___ Rows ___
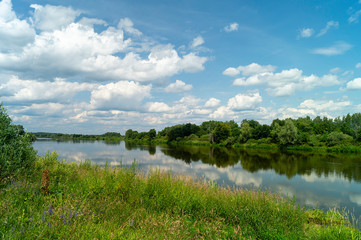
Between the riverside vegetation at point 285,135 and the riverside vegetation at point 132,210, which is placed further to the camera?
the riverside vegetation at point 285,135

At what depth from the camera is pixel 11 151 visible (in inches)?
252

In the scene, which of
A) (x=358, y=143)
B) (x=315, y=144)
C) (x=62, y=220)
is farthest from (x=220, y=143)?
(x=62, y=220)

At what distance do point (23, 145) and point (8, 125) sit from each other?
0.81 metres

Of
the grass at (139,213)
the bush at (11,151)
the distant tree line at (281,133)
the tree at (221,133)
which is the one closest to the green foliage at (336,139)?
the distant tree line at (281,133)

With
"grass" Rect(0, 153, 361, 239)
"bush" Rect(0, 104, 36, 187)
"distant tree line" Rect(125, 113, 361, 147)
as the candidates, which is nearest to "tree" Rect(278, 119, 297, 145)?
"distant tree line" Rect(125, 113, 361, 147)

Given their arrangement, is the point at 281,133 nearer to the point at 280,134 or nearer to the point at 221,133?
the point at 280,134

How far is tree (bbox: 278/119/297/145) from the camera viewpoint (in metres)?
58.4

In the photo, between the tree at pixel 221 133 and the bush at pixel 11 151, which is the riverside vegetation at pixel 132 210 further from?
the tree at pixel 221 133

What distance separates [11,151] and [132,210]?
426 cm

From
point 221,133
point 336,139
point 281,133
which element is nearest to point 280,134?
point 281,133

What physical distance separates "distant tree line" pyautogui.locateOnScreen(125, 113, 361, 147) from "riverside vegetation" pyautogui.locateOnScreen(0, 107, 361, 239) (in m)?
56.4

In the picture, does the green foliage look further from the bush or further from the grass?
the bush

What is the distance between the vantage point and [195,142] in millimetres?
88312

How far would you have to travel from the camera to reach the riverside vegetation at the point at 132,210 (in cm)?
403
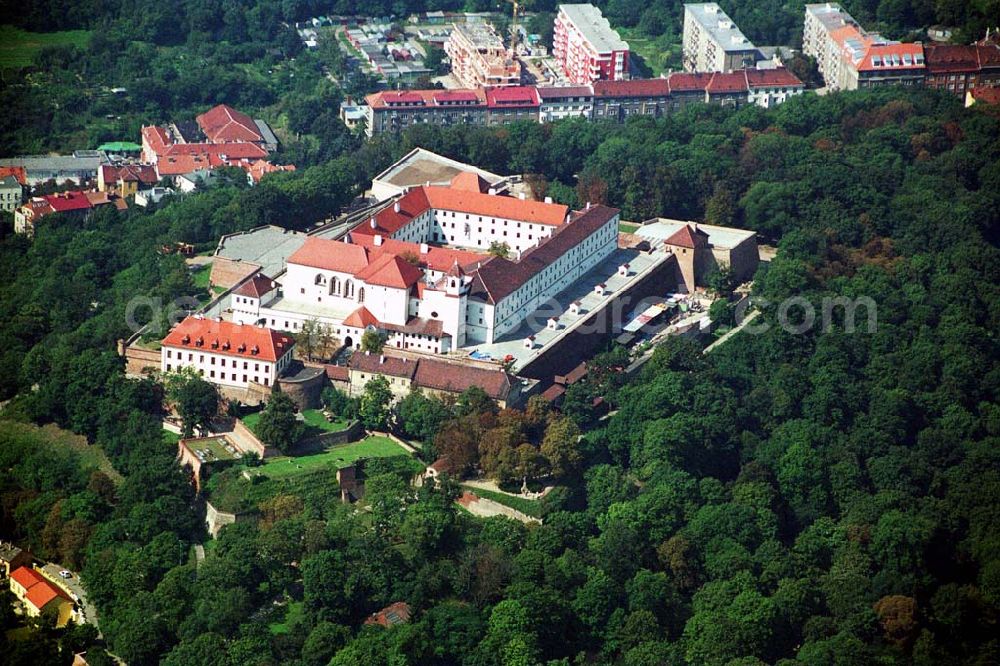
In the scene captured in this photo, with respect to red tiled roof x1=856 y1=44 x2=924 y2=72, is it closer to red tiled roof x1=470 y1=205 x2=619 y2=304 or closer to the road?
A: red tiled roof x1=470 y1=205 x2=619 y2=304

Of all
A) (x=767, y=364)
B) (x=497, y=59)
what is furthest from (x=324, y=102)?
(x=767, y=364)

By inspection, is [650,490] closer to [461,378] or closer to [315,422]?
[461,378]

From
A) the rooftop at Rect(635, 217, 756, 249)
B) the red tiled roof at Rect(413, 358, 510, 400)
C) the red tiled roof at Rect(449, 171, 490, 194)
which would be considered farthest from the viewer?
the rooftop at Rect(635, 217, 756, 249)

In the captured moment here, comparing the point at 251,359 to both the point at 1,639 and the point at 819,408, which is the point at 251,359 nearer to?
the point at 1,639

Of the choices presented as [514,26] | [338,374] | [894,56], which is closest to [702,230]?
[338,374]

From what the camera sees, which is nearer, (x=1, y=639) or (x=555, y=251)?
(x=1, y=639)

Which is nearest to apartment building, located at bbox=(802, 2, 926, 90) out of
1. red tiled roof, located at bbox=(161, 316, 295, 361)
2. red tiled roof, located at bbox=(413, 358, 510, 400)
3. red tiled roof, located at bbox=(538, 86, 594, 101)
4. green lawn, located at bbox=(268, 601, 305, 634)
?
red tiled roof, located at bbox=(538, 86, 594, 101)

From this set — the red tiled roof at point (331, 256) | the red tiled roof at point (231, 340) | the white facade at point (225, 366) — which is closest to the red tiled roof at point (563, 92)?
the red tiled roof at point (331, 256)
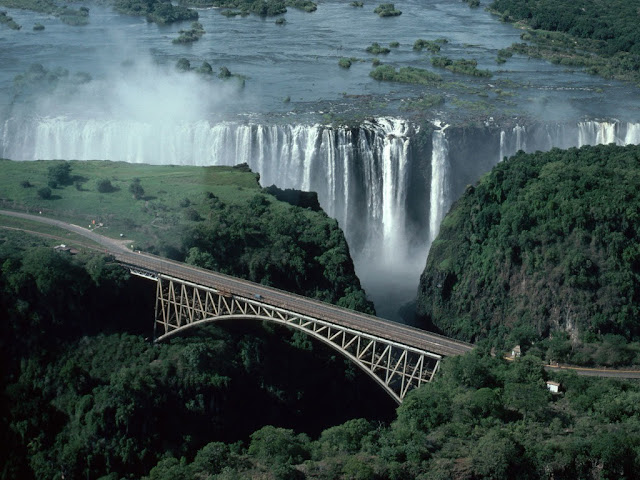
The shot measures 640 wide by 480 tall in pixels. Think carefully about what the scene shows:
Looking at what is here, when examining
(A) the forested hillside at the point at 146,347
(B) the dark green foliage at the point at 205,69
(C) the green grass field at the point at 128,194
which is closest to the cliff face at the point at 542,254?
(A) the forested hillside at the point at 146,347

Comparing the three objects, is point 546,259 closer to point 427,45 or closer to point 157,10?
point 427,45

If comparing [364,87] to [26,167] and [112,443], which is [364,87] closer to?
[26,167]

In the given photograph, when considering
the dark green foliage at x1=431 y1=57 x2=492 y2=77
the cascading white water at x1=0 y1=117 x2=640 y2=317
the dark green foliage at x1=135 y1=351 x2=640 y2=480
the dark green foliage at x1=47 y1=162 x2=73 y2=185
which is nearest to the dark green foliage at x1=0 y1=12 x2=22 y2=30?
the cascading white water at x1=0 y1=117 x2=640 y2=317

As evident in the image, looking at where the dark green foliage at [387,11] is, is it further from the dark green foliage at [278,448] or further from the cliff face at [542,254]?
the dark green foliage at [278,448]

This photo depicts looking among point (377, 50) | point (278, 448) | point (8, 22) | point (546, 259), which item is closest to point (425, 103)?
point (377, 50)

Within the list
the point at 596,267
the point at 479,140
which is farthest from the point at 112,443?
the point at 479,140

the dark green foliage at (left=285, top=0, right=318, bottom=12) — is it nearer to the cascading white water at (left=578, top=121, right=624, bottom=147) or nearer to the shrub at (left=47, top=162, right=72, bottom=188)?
___
● **Aim of the task**
Please write out the part of the records that opens with the line containing "In the given photograph, when considering" and closes at the end of the records, replacing "cliff face" with "rock wall" and leaving everything else unchanged.

● **Result of this task**
In the given photograph, when considering
the dark green foliage at x1=431 y1=57 x2=492 y2=77
the cascading white water at x1=0 y1=117 x2=640 y2=317
the dark green foliage at x1=135 y1=351 x2=640 y2=480
the dark green foliage at x1=47 y1=162 x2=73 y2=185
which is nearest to the dark green foliage at x1=0 y1=12 x2=22 y2=30?
the cascading white water at x1=0 y1=117 x2=640 y2=317

As evident in the image, looking at where the dark green foliage at [387,11] is, is it further from the dark green foliage at [278,448] or further from the rock wall at [542,254]?
the dark green foliage at [278,448]

This photo depicts looking among point (377, 50) | point (278, 448) | point (8, 22) | point (546, 259), which item is closest to point (425, 103)?
point (377, 50)

Within the list
the point at 596,267
the point at 479,140
which is farthest from the point at 112,443?
the point at 479,140

the dark green foliage at (left=285, top=0, right=318, bottom=12) — is it nearer to the cascading white water at (left=578, top=121, right=624, bottom=147) or nearer to the shrub at (left=47, top=162, right=72, bottom=188)?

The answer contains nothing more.